• [Given problem] Would you retype all of these records exactly?

• [Records supplied]
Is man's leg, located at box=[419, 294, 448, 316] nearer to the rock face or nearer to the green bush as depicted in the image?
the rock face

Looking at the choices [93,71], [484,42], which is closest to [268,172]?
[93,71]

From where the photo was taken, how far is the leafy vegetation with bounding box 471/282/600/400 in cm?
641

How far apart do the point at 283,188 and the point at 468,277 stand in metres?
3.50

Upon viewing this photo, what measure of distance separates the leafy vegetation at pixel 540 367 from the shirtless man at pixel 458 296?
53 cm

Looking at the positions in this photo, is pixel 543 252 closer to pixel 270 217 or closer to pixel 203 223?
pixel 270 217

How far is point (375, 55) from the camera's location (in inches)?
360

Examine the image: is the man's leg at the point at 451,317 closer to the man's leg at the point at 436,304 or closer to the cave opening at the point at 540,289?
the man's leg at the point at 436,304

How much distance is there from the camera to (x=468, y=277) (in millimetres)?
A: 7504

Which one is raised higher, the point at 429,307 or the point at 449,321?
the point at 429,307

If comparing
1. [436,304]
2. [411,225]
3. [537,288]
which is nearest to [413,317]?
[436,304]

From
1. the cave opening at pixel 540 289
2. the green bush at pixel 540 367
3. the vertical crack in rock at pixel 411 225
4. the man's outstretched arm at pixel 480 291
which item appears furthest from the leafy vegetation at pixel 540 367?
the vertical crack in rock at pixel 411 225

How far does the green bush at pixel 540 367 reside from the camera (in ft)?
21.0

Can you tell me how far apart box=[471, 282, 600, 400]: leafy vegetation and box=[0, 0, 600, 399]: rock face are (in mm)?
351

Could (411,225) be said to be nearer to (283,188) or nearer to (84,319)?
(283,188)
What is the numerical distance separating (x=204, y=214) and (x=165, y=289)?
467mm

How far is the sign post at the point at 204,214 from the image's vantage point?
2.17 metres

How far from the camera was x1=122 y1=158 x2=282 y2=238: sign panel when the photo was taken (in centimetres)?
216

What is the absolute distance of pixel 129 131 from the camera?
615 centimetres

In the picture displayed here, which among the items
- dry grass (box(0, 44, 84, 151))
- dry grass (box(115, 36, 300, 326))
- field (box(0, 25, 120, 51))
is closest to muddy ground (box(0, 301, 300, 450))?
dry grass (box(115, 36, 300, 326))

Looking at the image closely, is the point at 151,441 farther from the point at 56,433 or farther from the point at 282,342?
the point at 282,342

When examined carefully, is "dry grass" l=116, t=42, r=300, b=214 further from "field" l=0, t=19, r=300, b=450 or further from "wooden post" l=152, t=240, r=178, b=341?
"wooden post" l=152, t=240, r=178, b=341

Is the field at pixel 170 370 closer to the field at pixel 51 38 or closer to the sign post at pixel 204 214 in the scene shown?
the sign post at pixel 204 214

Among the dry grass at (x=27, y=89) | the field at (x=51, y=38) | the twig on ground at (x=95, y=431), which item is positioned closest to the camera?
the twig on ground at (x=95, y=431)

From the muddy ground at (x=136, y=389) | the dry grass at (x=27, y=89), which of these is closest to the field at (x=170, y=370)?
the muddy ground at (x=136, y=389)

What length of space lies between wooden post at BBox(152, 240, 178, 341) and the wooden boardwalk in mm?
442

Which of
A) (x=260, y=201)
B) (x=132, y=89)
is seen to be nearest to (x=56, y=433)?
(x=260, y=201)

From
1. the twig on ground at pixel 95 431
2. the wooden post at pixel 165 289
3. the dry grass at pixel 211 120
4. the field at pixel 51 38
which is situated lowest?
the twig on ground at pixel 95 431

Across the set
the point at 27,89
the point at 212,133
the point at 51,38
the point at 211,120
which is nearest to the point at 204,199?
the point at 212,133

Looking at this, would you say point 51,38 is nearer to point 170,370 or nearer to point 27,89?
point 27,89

• [Task result]
Is man's leg, located at box=[419, 294, 448, 316] nearer to the rock face or nearer to the green bush as depicted in the image?
the rock face

Looking at the choices [93,71], [484,42], which is closest to [268,172]?
[93,71]

From where the photo was taken, how far is the leafy vegetation with bounding box 471/282/600/400 in cm?
641

How far apart do the point at 283,188 and the point at 468,277 stand in metres?
3.50

Upon viewing this photo, what measure of distance separates the leafy vegetation at pixel 540 367 from the shirtless man at pixel 458 296?
53 cm

Looking at the positions in this photo, is pixel 543 252 closer to pixel 270 217 or closer to pixel 203 223?
pixel 270 217

How far is point (375, 55) from the camera's location (in inches)?
360

Examine the image: is the man's leg at the point at 451,317 closer to the man's leg at the point at 436,304 or closer to the cave opening at the point at 540,289?
the man's leg at the point at 436,304

How much distance is there from the camera to (x=468, y=277) (in millimetres)?
A: 7504

Which one is raised higher, the point at 429,307 or the point at 449,321?
the point at 429,307

If comparing
1. [436,304]
2. [411,225]
3. [537,288]
which is nearest to [413,317]?
[436,304]

From
1. the cave opening at pixel 540 289
2. the green bush at pixel 540 367
3. the vertical crack in rock at pixel 411 225
4. the man's outstretched arm at pixel 480 291
which item appears furthest from the leafy vegetation at pixel 540 367?
the vertical crack in rock at pixel 411 225

How far does the green bush at pixel 540 367 reside from the camera (in ft)?
21.0

Can you tell me how far apart box=[471, 282, 600, 400]: leafy vegetation and box=[0, 0, 600, 399]: rock face are (in mm)?
351

Could (411,225) be said to be nearer to (283,188) or nearer to (84,319)?
(283,188)
What is the numerical distance separating (x=204, y=214) and (x=165, y=289)?
467mm

How far is the sign post at the point at 204,214 from the image's vantage point?
2.17 metres

How far from the camera was x1=122 y1=158 x2=282 y2=238: sign panel when the photo was taken (in centimetres)?
216

What is the absolute distance of pixel 129 131 from the camera?
615 centimetres

In the picture displayed here, which among the items
- dry grass (box(0, 44, 84, 151))
- dry grass (box(115, 36, 300, 326))
- field (box(0, 25, 120, 51))
is closest to muddy ground (box(0, 301, 300, 450))?
dry grass (box(115, 36, 300, 326))

Looking at the image closely, is the point at 151,441 farther from the point at 56,433 or farther from the point at 282,342?
the point at 282,342

When examined carefully, is "dry grass" l=116, t=42, r=300, b=214 further from "field" l=0, t=19, r=300, b=450 or further from "wooden post" l=152, t=240, r=178, b=341?
"wooden post" l=152, t=240, r=178, b=341

Is the field at pixel 170 370 closer to the field at pixel 51 38 or closer to the sign post at pixel 204 214 in the scene shown?
the sign post at pixel 204 214

Among the dry grass at (x=27, y=89) | the field at (x=51, y=38) | the twig on ground at (x=95, y=431), which item is positioned closest to the camera?
the twig on ground at (x=95, y=431)

From the muddy ground at (x=136, y=389) | the dry grass at (x=27, y=89), which of these is closest to the field at (x=170, y=370)?
the muddy ground at (x=136, y=389)

What length of space lies between wooden post at BBox(152, 240, 178, 341) and the wooden boardwalk in mm?
442

Which of
A) (x=260, y=201)
B) (x=132, y=89)
is seen to be nearest to (x=56, y=433)?
(x=260, y=201)

From
1. the twig on ground at pixel 95 431
2. the wooden post at pixel 165 289
3. the dry grass at pixel 211 120
4. the field at pixel 51 38
which is situated lowest?
the twig on ground at pixel 95 431

Across the set
the point at 27,89
the point at 212,133
the point at 51,38
the point at 211,120
which is nearest to the point at 204,199?
the point at 212,133

Looking at this, would you say point 51,38 is nearer to point 170,370 or nearer to point 27,89?
point 27,89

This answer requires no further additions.